• [出典抜粋]

——

唐川侑己投手(31)の4球なくして、ロッテのCS出場決定はなかったかもしれない。

1点リードの6回2死満塁で、5番手としてマウンドに上がった。打席には第1打席で適時打を放った西武の9番呉念庭。上位打線に回したくない状況だ。

初球、143キロのカットボールが内角をえぐった。空振り。「初球だけ良かったです」という自画自賛の1球だった。似た球で2ストライクとし、外に1球。最後は外にズバッと145キロで空振り三振。バットに当てられたくない場面を、バットに当てさせず切り抜けた。

捕手田村はガッツポーズするも、唐川はクールを貫く。「本当はガッツポーズとかする場面なんですけど、初球以外はあまり良くなかったので」とひょうひょうとベンチへ戻った。143キロ、143キロ、141キロ、145キロ。全てカットボールだった。

直球と球速が変わらない、唐川の“魔球”だ。左打者の懐にキュッと食い込む。特徴は「それほど曲がらないというところですかね」と言う。「曲げようと思えば、もうちょっと曲がりますけど、あまり求めていないというか。(バットの)軌道を外せればって感じですね」と、あえての小さな動きで好リリーフを続けてきた。

——

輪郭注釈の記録

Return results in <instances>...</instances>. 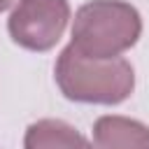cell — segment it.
I'll use <instances>...</instances> for the list:
<instances>
[{
  "mask_svg": "<svg viewBox=\"0 0 149 149\" xmlns=\"http://www.w3.org/2000/svg\"><path fill=\"white\" fill-rule=\"evenodd\" d=\"M61 93L84 105H119L135 88V70L126 58H88L68 44L54 68Z\"/></svg>",
  "mask_w": 149,
  "mask_h": 149,
  "instance_id": "1",
  "label": "cell"
},
{
  "mask_svg": "<svg viewBox=\"0 0 149 149\" xmlns=\"http://www.w3.org/2000/svg\"><path fill=\"white\" fill-rule=\"evenodd\" d=\"M142 35L140 12L123 0H91L72 19L70 44L88 58H119Z\"/></svg>",
  "mask_w": 149,
  "mask_h": 149,
  "instance_id": "2",
  "label": "cell"
},
{
  "mask_svg": "<svg viewBox=\"0 0 149 149\" xmlns=\"http://www.w3.org/2000/svg\"><path fill=\"white\" fill-rule=\"evenodd\" d=\"M70 21L68 0H19L7 19L9 37L28 51H49Z\"/></svg>",
  "mask_w": 149,
  "mask_h": 149,
  "instance_id": "3",
  "label": "cell"
},
{
  "mask_svg": "<svg viewBox=\"0 0 149 149\" xmlns=\"http://www.w3.org/2000/svg\"><path fill=\"white\" fill-rule=\"evenodd\" d=\"M95 149H149V126L137 119L105 114L93 123Z\"/></svg>",
  "mask_w": 149,
  "mask_h": 149,
  "instance_id": "4",
  "label": "cell"
},
{
  "mask_svg": "<svg viewBox=\"0 0 149 149\" xmlns=\"http://www.w3.org/2000/svg\"><path fill=\"white\" fill-rule=\"evenodd\" d=\"M23 149H93V144L63 119H40L26 128Z\"/></svg>",
  "mask_w": 149,
  "mask_h": 149,
  "instance_id": "5",
  "label": "cell"
},
{
  "mask_svg": "<svg viewBox=\"0 0 149 149\" xmlns=\"http://www.w3.org/2000/svg\"><path fill=\"white\" fill-rule=\"evenodd\" d=\"M14 5V0H0V12H5V9H9Z\"/></svg>",
  "mask_w": 149,
  "mask_h": 149,
  "instance_id": "6",
  "label": "cell"
}]
</instances>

——

• [課題一覧]
A: 唐川投手の記事によれば、6回2死満塁の場面で唐川投手が投じた4球は、すべて何という球種でしたか。
B: 唐川投手の記事を、最後の文の後から続けてください。

• [課題別の解答]
A: すべてカットボールでした。

B:
長いシーズンで、対応する打者も増えてきた。3日のソフトバンク戦(ZOZOマリン)。6回に松田宣に逆転打を浴びた。カットボールを中心に6球攻め、最後に投じたカーブを引きつけられ、センターへ運ばれた。「最後に松田さんにカーブを打たれて、後悔してたのもあります」と明かす。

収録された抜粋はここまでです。